## TASK STATEMENT
Return every line of the listing below word for word, omitting the pictures from your answer.

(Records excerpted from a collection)
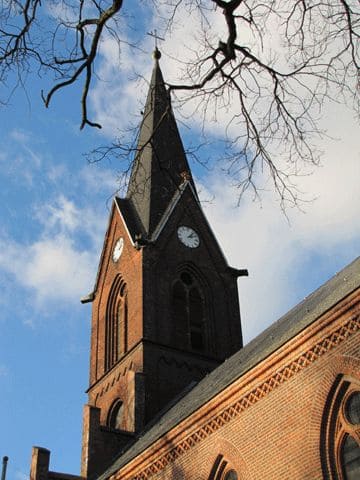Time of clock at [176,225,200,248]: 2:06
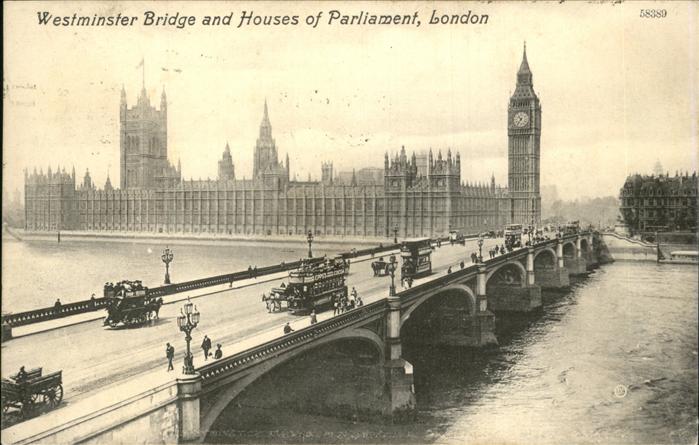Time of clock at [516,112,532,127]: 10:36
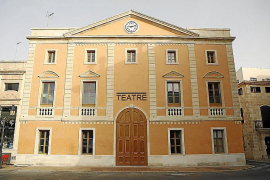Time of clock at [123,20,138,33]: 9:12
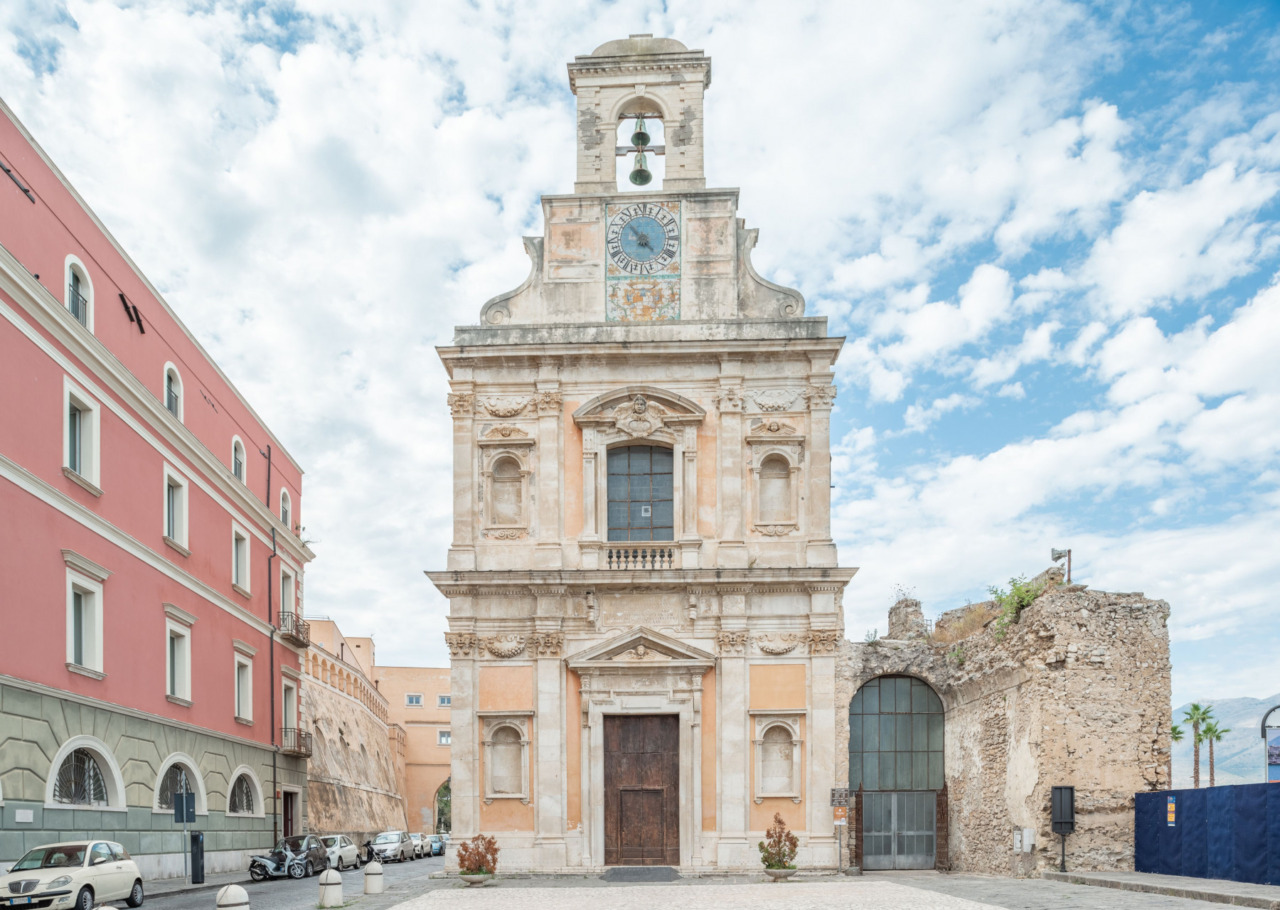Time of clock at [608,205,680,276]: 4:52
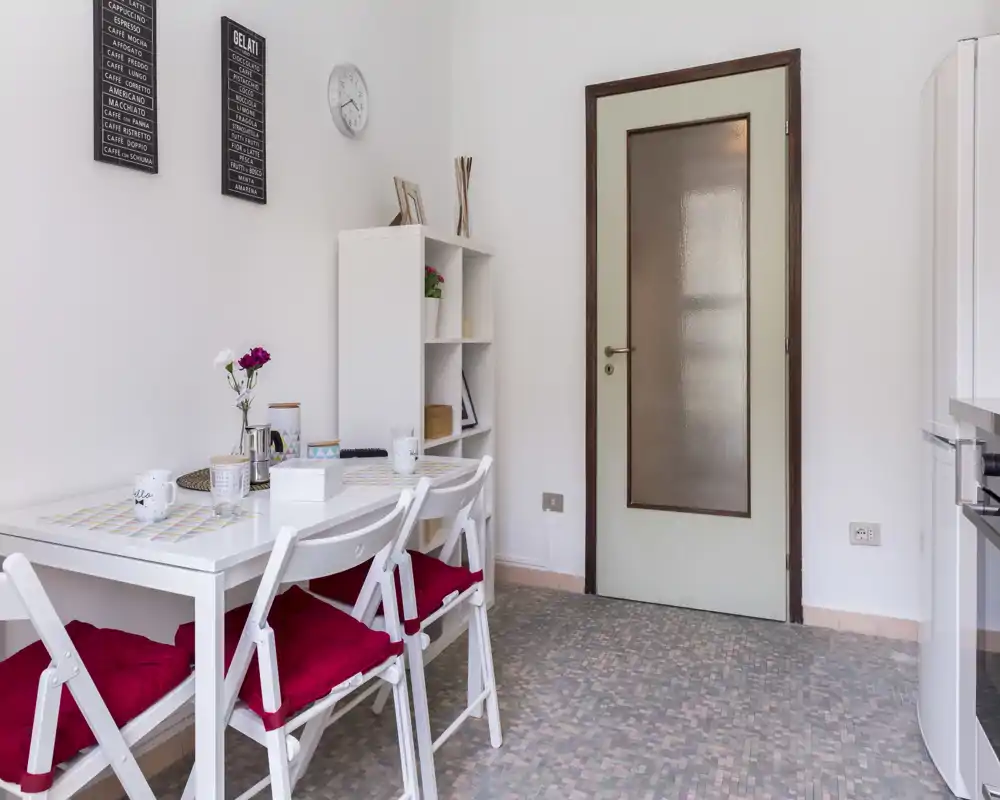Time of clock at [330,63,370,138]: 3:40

## WRITTEN ANSWER
Time of clock at [176,225,200,248]: 2:06
Time of clock at [516,112,532,127]: 10:36
Time of clock at [123,20,138,33]: 9:12
Time of clock at [608,205,680,276]: 4:52
Time of clock at [330,63,370,138]: 3:40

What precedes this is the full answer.